Gosto imenso de estar envolvido em coisas polémicas! Considero isso como um cumprimento. Não sei se o Guggenheim é polémico, mas só se for porque se está a criar uma coisa que não existe. É um sonho. E todos os sonhos deparam sempre com uma reacção muito conservadora. Tem-se um sonho, e quer-se mostrar uma coisa que nunca foi mostrada, como fez Mapplethorpe. E depara-se com a reacção de pessoas que não querem ter um sonho, que não se querem mexer. Neste sentido, acho que o museu está a tentar criar uma nova ideia de museu, uma nova metodologia no sistema museológico. E foi por isso que, pela primeira vez aceitei trabalhar num museu. Aceitei porque o director, Thomas Kren, tem um sonho, e esse sonho é criar uma espécie de museu global.

Quanto à polémica de Robert Mapplethorpe, não acho que a sua visão seja polémica. Foi naquela altura, e essa altura já passou. Ele envolveu-se com uma tribo, um clã — dos sado-masoquistas — que, hoje, já não existe. É preciso olhar para isto de um ponto de vista quase antropológico. A reacção da sociedade americana a Mapplethorpe é polémica. Escrevi um livro acerca de Mapplethorpe tentando provar o seu classicismo. Ele tem muito a ver com Canova, com David, com esse tipo de beleza. Quando ele fotografa uma pessoa pendurada pelos pés, é um Cristo ao contrário. Ele é muito, muito clássico.

Esteve ligado ao movimento Arte Povera em Itália desde o seu início. Parece haver agora um novo interesse pela Arte Povera, da parte dos artistas mais novos. Como vê isso?
Bem, já há cerca de 25 anos que não estou envolvido com esse grupo. Na realidade, esse interesse manifestou-se ainda durante os anos 80. Quanto a essa reacção, naturalmente começa-se a pensar naquilo que aconteceu à arte Pop. De uma certa maneira, a década de 60 não acabou com a arte Pop. Havia o Minimalismo, na América, e a Arte Povera na Europa. Se as jovens gerações quiserem ter uma identidade, têm que se relacionar com qualquer coisa que lhes pertença. A Arte Povera é um ponto de referência a partir do qual, como europeu, se pode trabalhar. Se não, cai-se num limbo. É um ponto de referência como foi o Cubismo, o Futurismo.

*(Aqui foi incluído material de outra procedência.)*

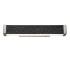 Настенный светильник Odeon Light L-Vision Riviera 5451/10WLB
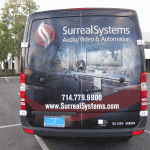 sprinter_van_full_wrap_8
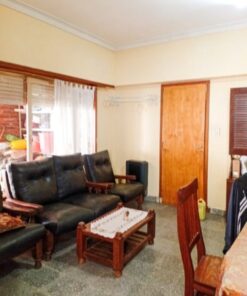 Alternative view of Casa - Chalet en Venta en Mar del Plata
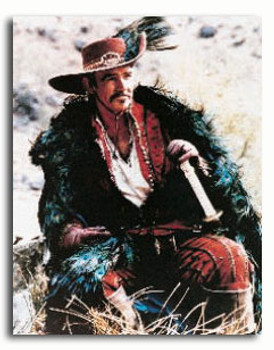 (SS153790) Movie picture of Sean Connery buy celebrity ...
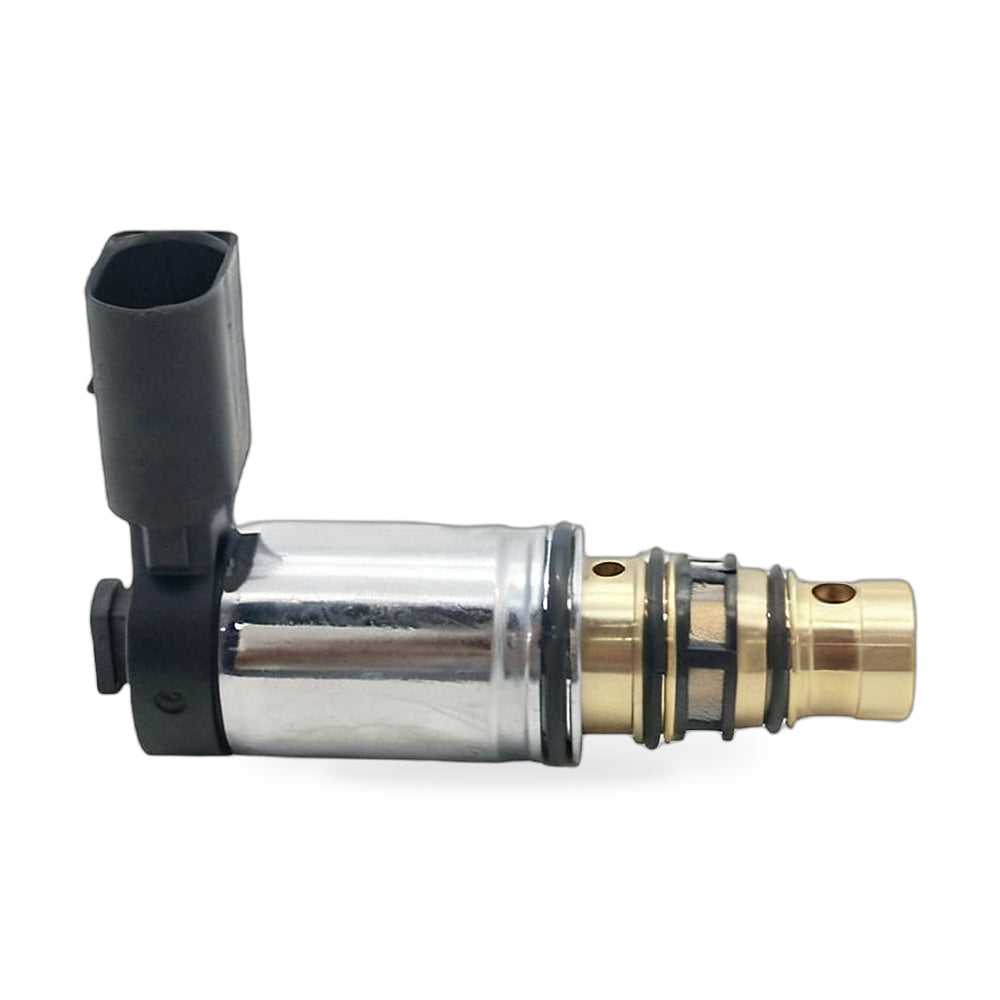 AC Compressor Solenoid Valve Suitable for VW Jetta Golf Passat Tiguan 2004-2017 - ZT2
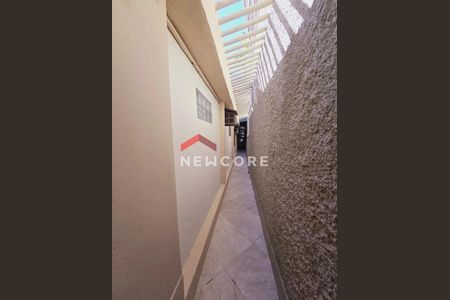 5_photo/952737eea9.4cea1a0b3f6bbd2f-ATLAS-38cf3d52-46df-4a65-8464-4b211cde9ac5.jpg de casa à venda com 4 quartos, 210m² em Estreito, Florianópolis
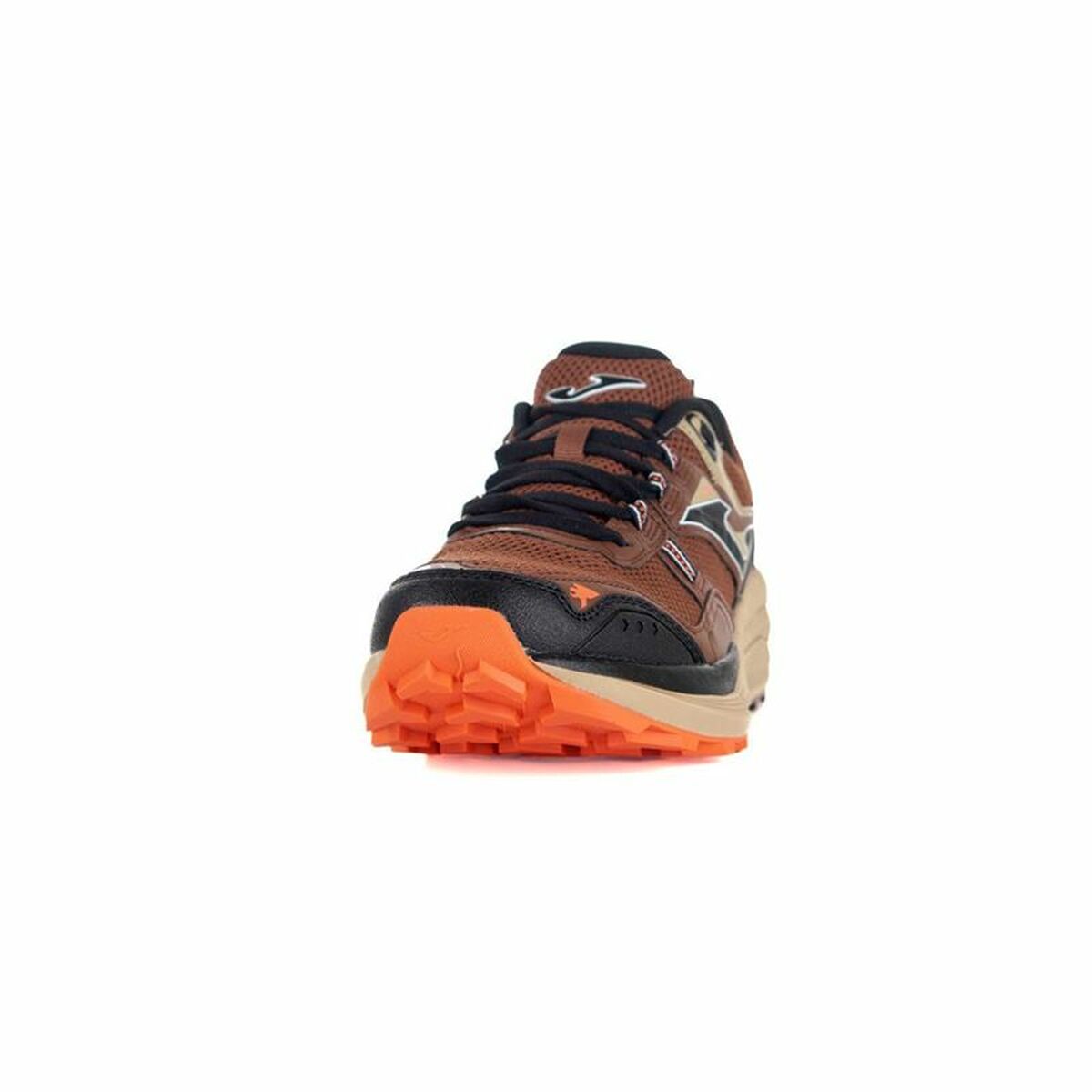 Gymnastikskor, Herr Joma Sport Shock Men 2524 - 3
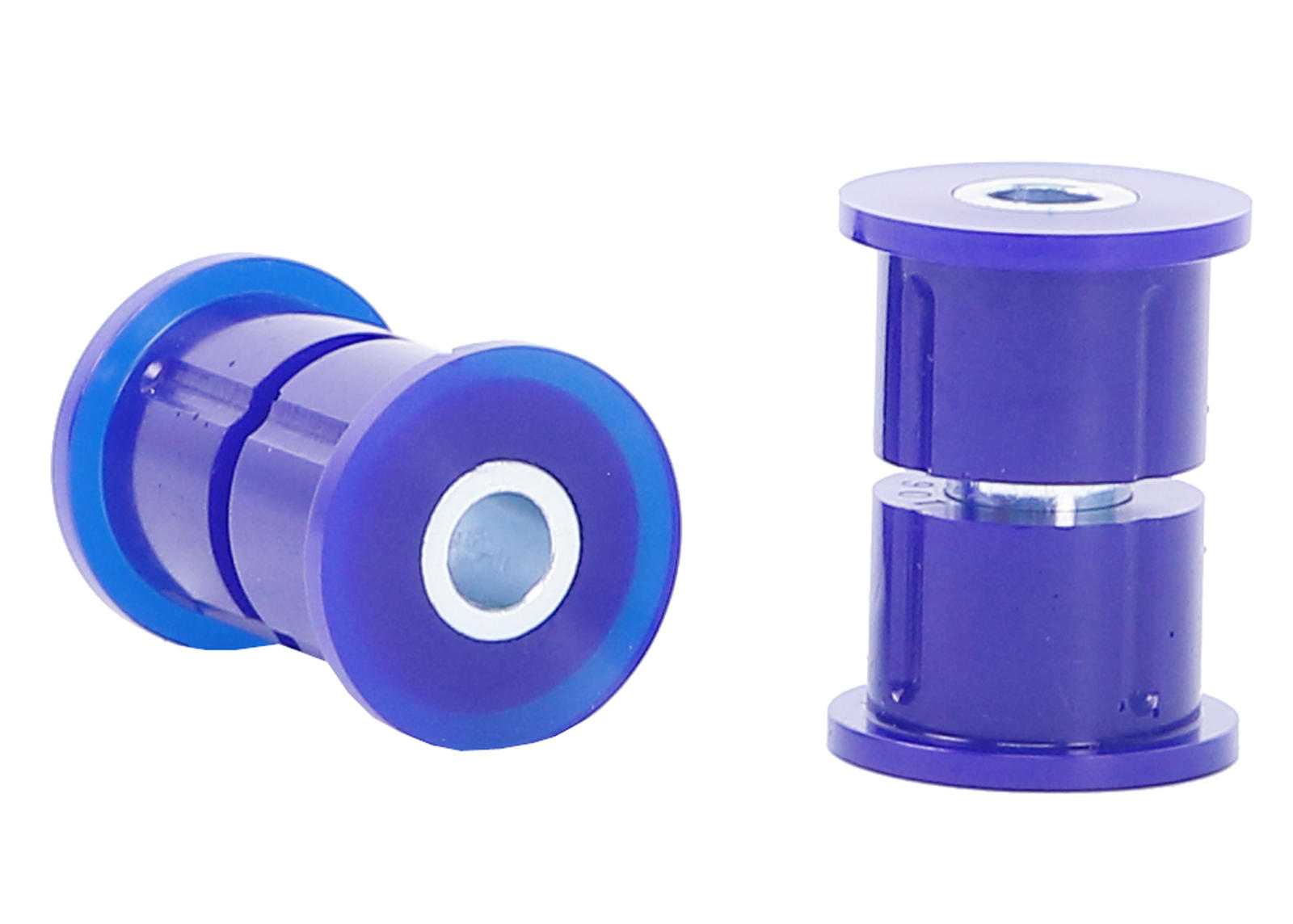 Spring Rear Eye Bush Kit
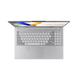 Ноутбук ASUS N6506CU-MA013X (90NB15E2-M000L0) [305756], фото 3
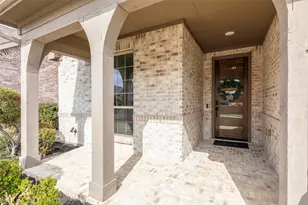 9605 Sunset Ln, Oak Point, TX 75068 - Photo 6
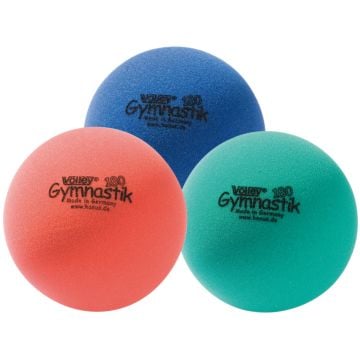 Volley® Soft Exercise Ball 180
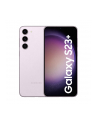 Samsung Galaxy S23+ 5G SM-S916 8/256GB Lawendowy - nr 18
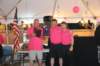 wildwood184_small.jpg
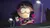 South Park: A Fenda que Abunda Força - Xbox one na internet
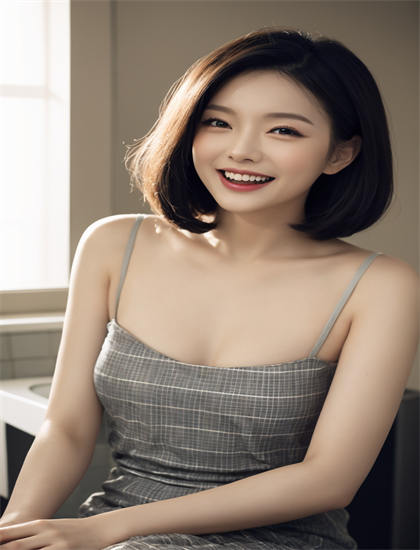 独特的《总裁有疾闪婚来袭》象征符号：隐喻意义与文化内涵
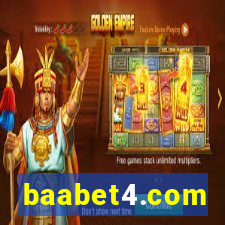 baabet4.com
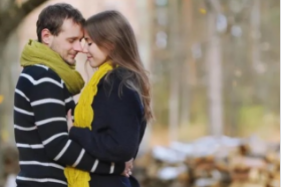 珠海调查取证：婚外恋是否应该被原谅？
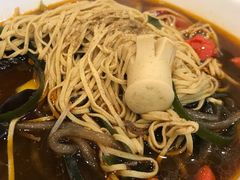 -金乐活美食(中街店)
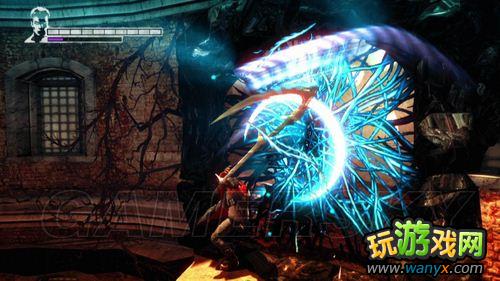 ������5�������˹�ʹ��Ѷ�ͼ�Ĺ���3��Կ���ռ�+9��ʧ������+3�����عؿ���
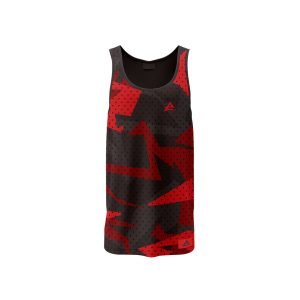 Tanktop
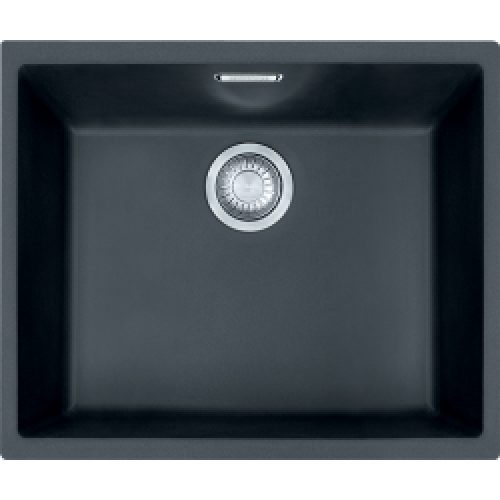 Sirius – SID 110-50 Tectonite® Carbone…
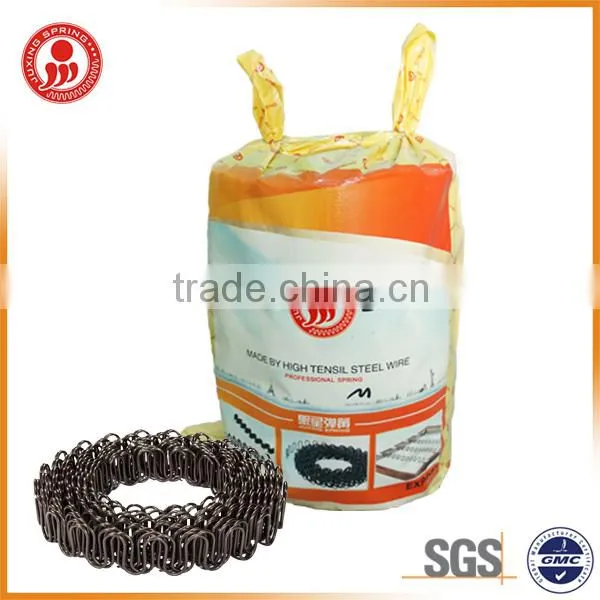 Coil Recliner Parts Sofa Spring Manufacture Private Label photo-5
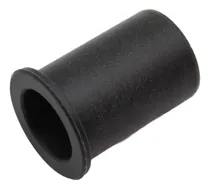 Comprar Buje Horquillon Original Honda Trx 200 Type 2 Trx 90 Ns 50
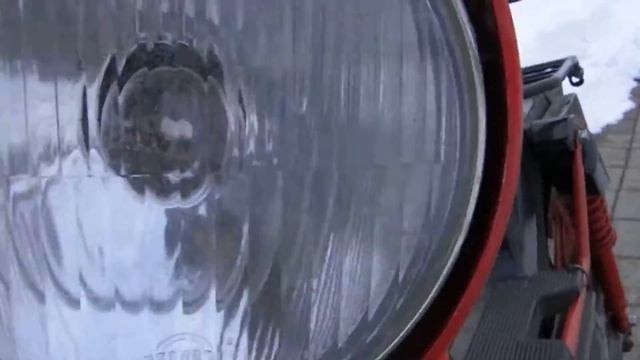 Puch Maxi 2 Speed. смотреть онлайн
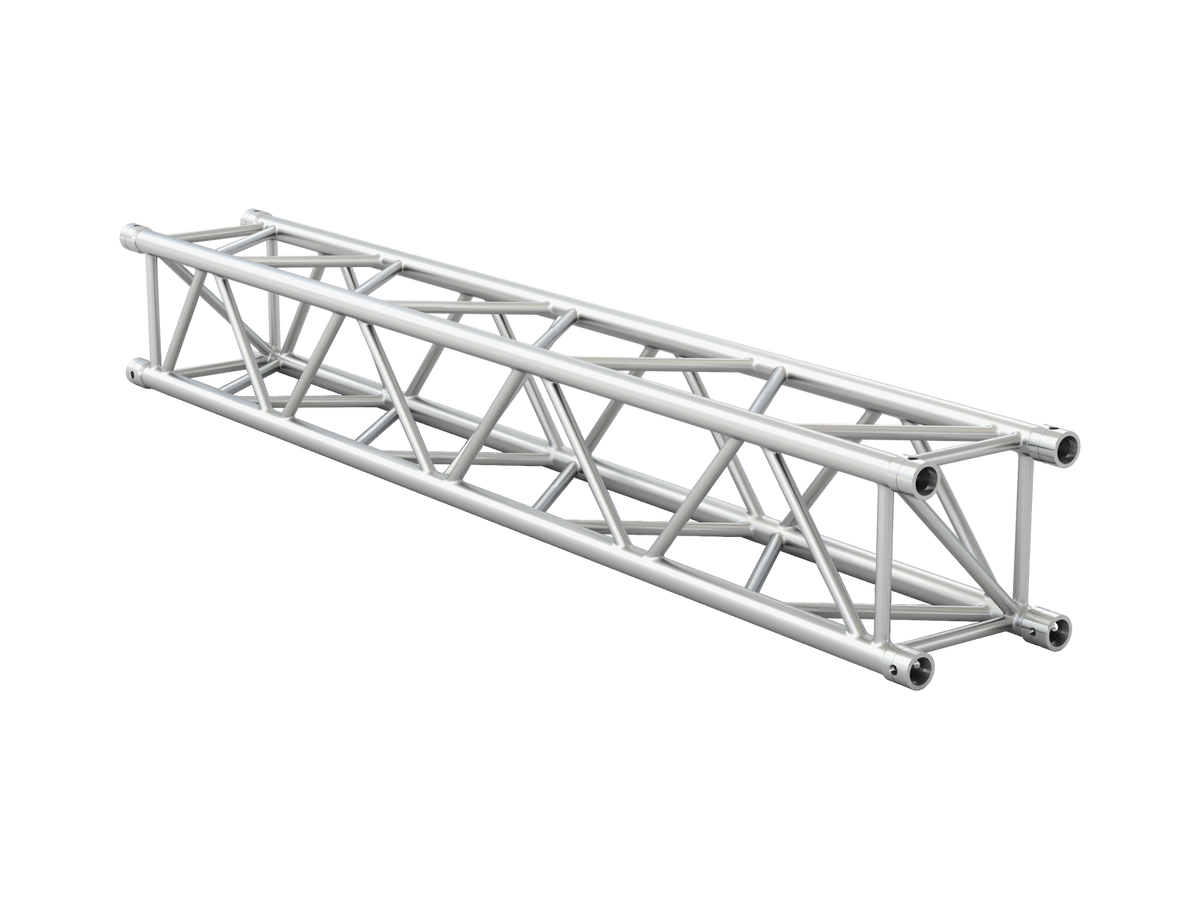 M400 quatro 2,5m length truss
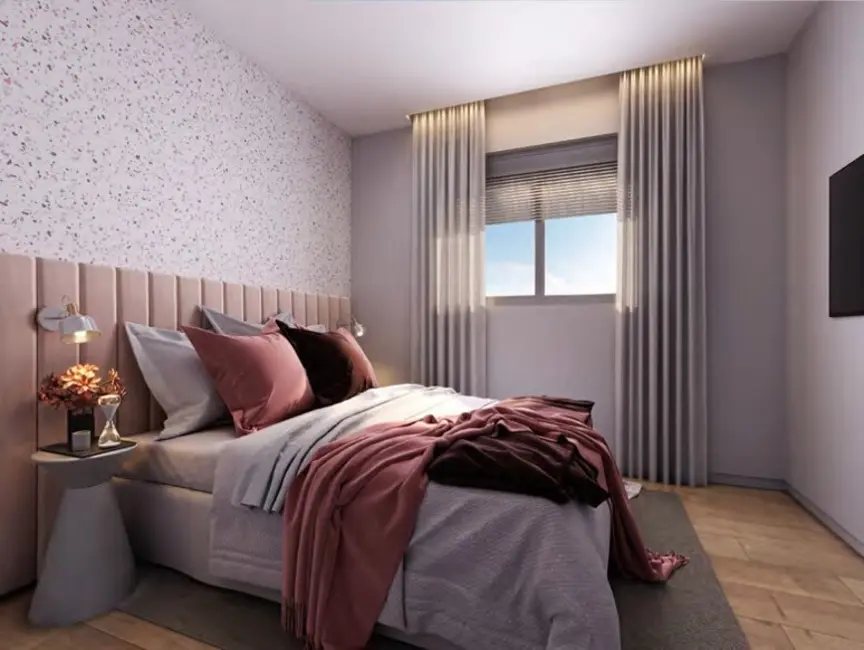 Apartamento com 3 quartos à venda, 184m2 em Jardim Vila Mariana, São Paulo - SP - imagem 8 Foto 8 de Apartamento com 3 quartos à venda, 184m2 em Jardim Vila Mariana, São Paulo - SP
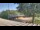 Webcam in Richmond, Virginia, 82.9 km entfernt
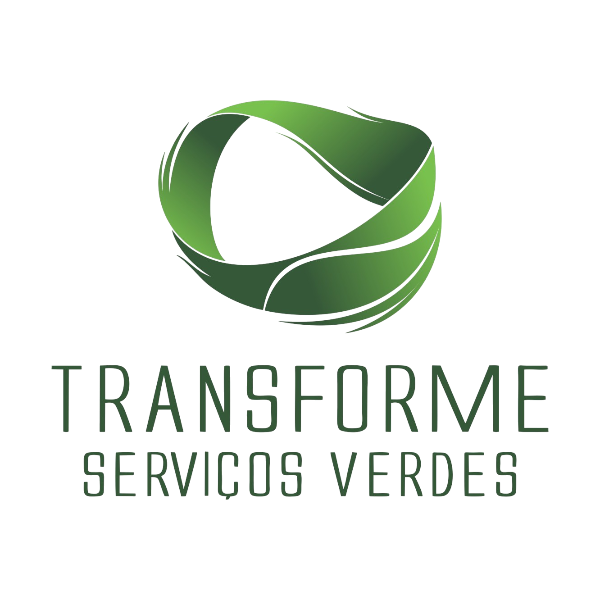 Transforme Serviços Verdes
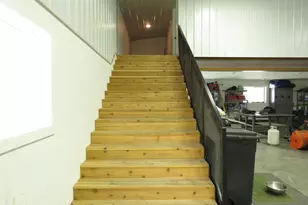 48915 Wild Rose Trail, Frazee, MN 56544 - Photo 25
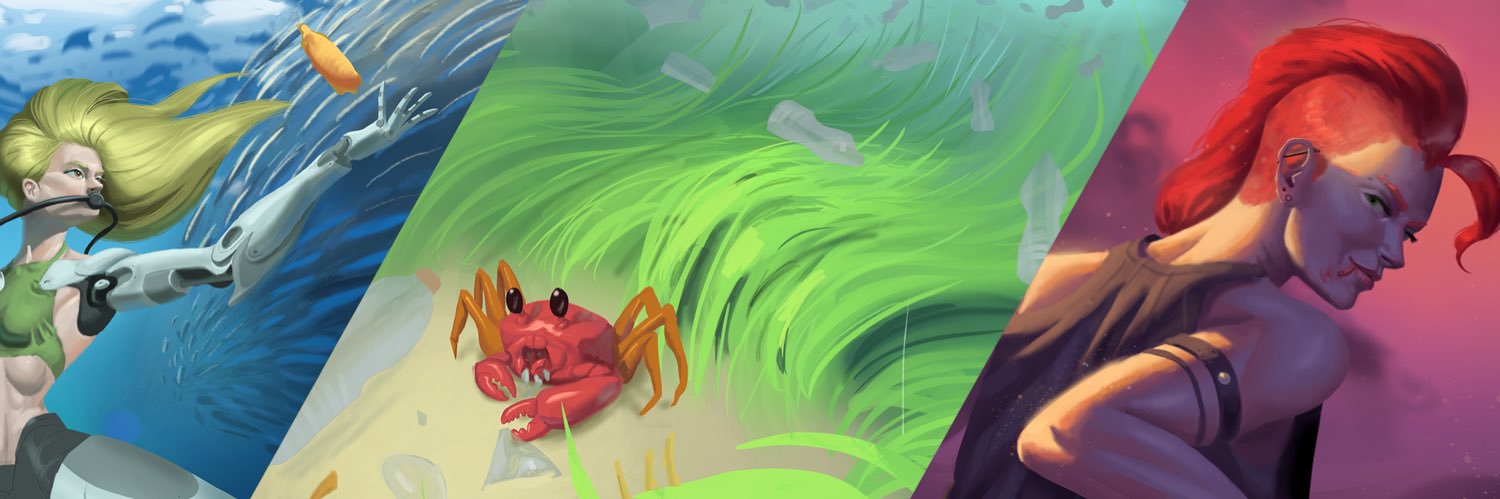 SMuschitiello's profile banner image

Mas aí não há uma contradição? Durante os anos 80, também houve um movimento na direcção da história, da tradição.
Penso que a abordagem é diferente. Na década de 80, olhava-se para a História copiando a História, o que é muito diferente de viver com a História. Copiar, citar, é muito superficial. Se olhar para Faber, por exemplo, ele vivia com a história, o que é uma atitude tipicamente europeia. O pós-modernismo copiava coisas. Nós aceitamos a estratificação do tempo, e é por isso que podemos viver com ele. Pode eliminar-se a cópia, porque é superficial. A vida, não.

É aí que vê uma via para os jovens artistas de hoje?
Sim, eles sabem que as raizes são um elemento muito importante. Não se trata de uma identidade nacional. Não é por eu ser italiano que tenho que copiar De Chirico. Não é isso; é preciso desenvolver a sua própria identidade, crescer na História e não copiar a História. Foi esse o erro que os artistas cometeram durante a década de 80: apenas copiaram a História.